Data mining, also known as knowledge discovery in databases, consists in extraction of interesting (non-trivial, implicit, previously unknown and potentially useful) information from large databases. The main aim of data mining is to give organizations tools to sift through large databases to find the trends, patterns, and correlations that can guide strategic decision making. An important data mining problem is discovery of sequential patterns in large databases. Sequential pattern mining is the mining of frequently occurring patterns related to time or other sequences. For example, typical patterns that may be discovered are as follows: "A customer who bought a TV three months ago is likely to order a new VCR within one month" or "typical user's visit to a web server is the following page A, then page C, then page D". Formally, the sequential pattern discovery problem may be formulated in the following way: given a database D of sequences, find the maximal sequences among all sequences that have a certain user-specified minimum support. However, new applications emerging from the wide spread use of WWW and data mining create processing needs for advanced query processing on sequences. For example, we would like to search web access logs stored in relational database for user's sequences that support a given sequential pattern: "identify all users which access a web server in a similar way to a sequence q". For large data volumes this type of retrieval may be extremely time consuming and is not well supported by traditional indexing techniques.
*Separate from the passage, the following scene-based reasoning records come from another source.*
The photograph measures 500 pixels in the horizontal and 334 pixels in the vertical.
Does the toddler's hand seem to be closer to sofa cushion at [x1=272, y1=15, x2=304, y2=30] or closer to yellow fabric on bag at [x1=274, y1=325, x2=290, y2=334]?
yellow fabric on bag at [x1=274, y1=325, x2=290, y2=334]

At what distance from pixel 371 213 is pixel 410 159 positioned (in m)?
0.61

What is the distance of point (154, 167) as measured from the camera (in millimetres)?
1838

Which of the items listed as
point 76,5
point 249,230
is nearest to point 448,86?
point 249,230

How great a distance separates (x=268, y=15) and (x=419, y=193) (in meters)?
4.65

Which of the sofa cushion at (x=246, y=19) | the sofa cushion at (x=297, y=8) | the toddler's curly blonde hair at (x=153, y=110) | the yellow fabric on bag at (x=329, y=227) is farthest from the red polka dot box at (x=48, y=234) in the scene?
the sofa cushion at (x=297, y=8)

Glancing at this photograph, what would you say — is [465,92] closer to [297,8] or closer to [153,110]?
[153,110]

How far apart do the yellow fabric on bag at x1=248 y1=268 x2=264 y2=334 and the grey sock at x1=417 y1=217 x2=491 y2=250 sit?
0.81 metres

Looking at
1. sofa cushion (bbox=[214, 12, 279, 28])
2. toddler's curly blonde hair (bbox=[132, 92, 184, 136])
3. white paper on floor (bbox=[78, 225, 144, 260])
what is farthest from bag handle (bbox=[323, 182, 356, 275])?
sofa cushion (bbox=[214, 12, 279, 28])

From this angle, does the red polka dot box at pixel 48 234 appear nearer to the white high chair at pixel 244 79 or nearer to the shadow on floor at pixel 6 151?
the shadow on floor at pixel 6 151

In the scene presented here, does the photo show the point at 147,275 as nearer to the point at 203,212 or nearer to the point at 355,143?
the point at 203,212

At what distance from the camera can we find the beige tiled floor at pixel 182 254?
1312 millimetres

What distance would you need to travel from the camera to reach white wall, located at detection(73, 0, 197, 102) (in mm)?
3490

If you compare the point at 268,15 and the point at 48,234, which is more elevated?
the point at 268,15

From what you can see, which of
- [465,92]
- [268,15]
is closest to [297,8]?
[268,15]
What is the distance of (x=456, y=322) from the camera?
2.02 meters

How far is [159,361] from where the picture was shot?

The talk will present the concept of a new index structure to optimize pattern search queries on a database of sequences. First, the set retrieval problem will be stated and the Group Hash Bitmap Index will be presented. Then, the talk will present a new index structure to optimize sequence search queries (called pattern queries). The talk will focus on its physical structure, maintenance and performance issues.
Speaker: Prof. Tadeusz Morzy
TU Poznan / Poland
When: Friday, 14th of June 2002, 15:30 (s.t)
Where: HS10, University Klagenfurt